Snowflake
End-to-End Airbnb Analytics Engineering
CSV -> S3 -> Snowflake -> dbt Bronze/Silver/Gold models with analytics-ready outputs.
SnowflakedbtAWS S3PythonSQL
Overview
An end-to-end data engineering pipeline for Airbnb listings, hosts, and bookings using Snowflake and dbt. The project implements medallion modeling, incremental processing, and historical tracking for analytics.
Problem
- Airbnb source data arrives as separate raw files that are not analytics-ready.
- Business users need consistent, reliable metrics with historical tracking across changing entities.
Solution
- Ingest source CSVs into staging, then model Bronze/Silver/Gold layers in dbt on Snowflake.

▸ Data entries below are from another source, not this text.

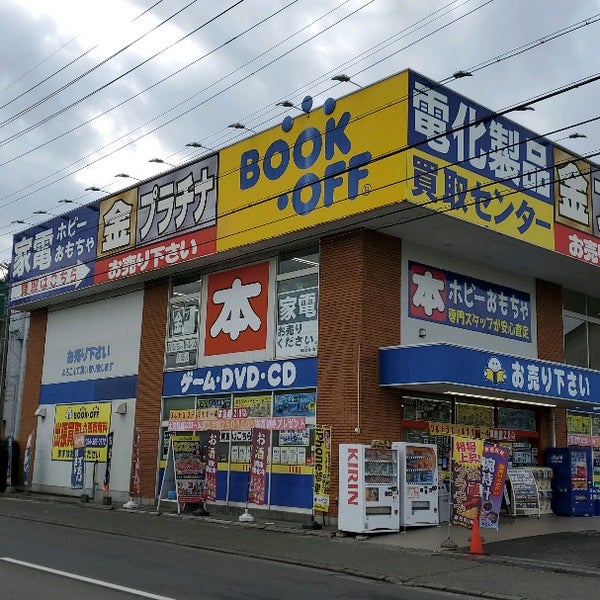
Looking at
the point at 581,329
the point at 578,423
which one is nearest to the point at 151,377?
the point at 578,423

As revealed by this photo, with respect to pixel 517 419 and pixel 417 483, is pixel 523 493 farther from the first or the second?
pixel 417 483

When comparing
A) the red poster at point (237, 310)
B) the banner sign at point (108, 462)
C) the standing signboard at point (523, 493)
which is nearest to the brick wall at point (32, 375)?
the banner sign at point (108, 462)

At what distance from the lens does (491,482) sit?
13.9m

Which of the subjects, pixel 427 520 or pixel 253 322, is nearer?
pixel 427 520

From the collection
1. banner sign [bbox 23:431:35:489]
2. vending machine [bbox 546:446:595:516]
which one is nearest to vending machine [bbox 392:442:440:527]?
vending machine [bbox 546:446:595:516]

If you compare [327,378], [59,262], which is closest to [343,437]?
[327,378]

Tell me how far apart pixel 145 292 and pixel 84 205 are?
367 centimetres

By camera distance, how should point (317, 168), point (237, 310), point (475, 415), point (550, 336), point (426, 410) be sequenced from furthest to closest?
point (550, 336) → point (237, 310) → point (475, 415) → point (426, 410) → point (317, 168)

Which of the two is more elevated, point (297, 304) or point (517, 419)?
point (297, 304)

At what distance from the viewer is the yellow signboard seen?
15562mm

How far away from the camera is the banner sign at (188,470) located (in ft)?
60.4

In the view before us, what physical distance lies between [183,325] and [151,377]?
182cm

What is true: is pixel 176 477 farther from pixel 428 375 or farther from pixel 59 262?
pixel 59 262

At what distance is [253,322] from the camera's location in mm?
19344
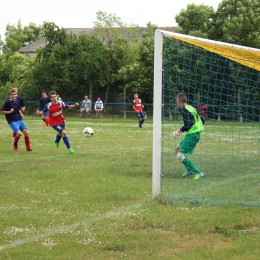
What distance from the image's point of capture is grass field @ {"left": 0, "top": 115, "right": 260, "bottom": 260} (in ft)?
18.9

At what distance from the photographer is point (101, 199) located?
8.62 m

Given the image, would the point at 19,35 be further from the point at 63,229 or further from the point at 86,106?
the point at 63,229

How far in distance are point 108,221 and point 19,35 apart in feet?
262

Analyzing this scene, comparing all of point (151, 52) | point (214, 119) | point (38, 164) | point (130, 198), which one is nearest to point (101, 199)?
point (130, 198)

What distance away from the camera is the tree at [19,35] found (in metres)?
79.2

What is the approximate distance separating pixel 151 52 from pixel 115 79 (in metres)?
4.60

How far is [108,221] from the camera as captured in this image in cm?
704

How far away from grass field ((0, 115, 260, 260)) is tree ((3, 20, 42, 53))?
230 feet

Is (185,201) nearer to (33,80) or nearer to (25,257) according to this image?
(25,257)

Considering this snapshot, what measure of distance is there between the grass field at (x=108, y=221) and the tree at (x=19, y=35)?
7018 centimetres

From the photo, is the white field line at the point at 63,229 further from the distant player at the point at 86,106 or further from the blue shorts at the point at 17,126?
the distant player at the point at 86,106

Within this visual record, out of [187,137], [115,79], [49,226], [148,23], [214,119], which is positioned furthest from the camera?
[148,23]

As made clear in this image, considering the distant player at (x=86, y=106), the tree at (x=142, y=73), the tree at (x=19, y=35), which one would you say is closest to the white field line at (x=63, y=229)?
the distant player at (x=86, y=106)

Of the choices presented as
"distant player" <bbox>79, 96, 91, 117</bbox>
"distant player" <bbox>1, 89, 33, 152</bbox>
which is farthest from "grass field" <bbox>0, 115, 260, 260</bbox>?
"distant player" <bbox>79, 96, 91, 117</bbox>
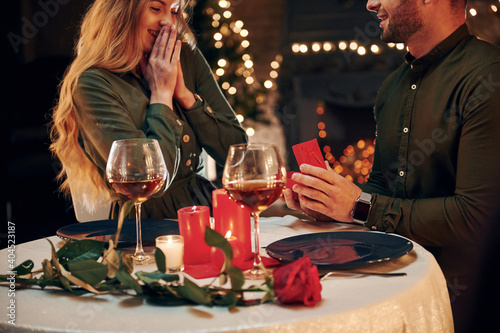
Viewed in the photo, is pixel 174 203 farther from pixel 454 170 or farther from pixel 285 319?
pixel 285 319

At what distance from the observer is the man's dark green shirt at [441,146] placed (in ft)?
4.49

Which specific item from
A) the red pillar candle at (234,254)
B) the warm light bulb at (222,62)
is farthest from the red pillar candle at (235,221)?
the warm light bulb at (222,62)

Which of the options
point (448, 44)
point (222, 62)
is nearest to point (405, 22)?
point (448, 44)

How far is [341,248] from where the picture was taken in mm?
→ 1018

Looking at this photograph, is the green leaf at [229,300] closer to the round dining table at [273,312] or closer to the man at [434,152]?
the round dining table at [273,312]

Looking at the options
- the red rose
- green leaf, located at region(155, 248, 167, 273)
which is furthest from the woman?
the red rose

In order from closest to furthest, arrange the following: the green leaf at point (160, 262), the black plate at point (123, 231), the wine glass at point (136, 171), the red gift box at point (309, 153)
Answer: the green leaf at point (160, 262), the wine glass at point (136, 171), the black plate at point (123, 231), the red gift box at point (309, 153)

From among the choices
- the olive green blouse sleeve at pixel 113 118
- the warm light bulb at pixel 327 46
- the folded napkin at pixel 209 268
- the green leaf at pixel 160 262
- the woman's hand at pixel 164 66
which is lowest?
the folded napkin at pixel 209 268

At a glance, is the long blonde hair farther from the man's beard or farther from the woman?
the man's beard

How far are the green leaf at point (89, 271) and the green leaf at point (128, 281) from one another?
0.03 m

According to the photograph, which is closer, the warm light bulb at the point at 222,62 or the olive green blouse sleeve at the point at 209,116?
the olive green blouse sleeve at the point at 209,116

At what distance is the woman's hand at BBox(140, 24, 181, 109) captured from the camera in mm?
1808

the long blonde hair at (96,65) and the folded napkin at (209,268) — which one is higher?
the long blonde hair at (96,65)

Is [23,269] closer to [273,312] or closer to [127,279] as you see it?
[127,279]
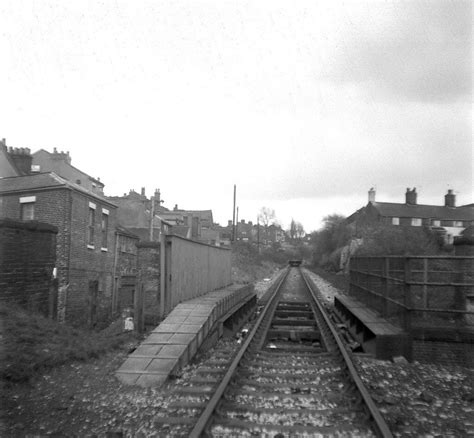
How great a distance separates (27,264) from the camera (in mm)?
9523

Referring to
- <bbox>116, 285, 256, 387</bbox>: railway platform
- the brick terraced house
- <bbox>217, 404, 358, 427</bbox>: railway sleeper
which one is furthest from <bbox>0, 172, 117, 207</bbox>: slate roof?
<bbox>217, 404, 358, 427</bbox>: railway sleeper

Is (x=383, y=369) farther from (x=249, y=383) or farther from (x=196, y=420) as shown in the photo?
(x=196, y=420)

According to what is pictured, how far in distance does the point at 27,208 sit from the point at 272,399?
14605mm

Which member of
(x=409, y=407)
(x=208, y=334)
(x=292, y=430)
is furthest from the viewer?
(x=208, y=334)

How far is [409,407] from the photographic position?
546 centimetres

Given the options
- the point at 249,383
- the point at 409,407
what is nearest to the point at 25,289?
the point at 249,383

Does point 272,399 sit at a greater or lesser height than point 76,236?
lesser

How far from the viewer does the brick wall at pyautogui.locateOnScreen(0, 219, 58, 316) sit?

- Use incremental models to process only new/changed records and improve runtime efficiency.
- Implement dbt snapshots (SCD Type 2) for bookings, hosts, and listings to preserve history.
Architecture
- Source CSV data -> AWS S3 -> Snowflake staging tables
- dbt Bronze models for raw structured ingestion
- dbt Silver models for cleaning, standardization, and enrichment
- dbt Gold models (`fact`, `obt`) for analytics and BI consumption
Metrics
- Produced analytics-ready Gold datasets (`fact` and `obt`) for downstream reporting.
- Reduced rebuild overhead via incremental model execution in Bronze/Silver layers.
- Improved trust with dbt tests, source checks, and lineage visibility.
Highlights
- Medallion architecture with clear layer boundaries and ownership.
- SCD Type 2 snapshots for historical point-in-time analysis.
- Reusable macros and Jinja templating to keep transformations maintainable.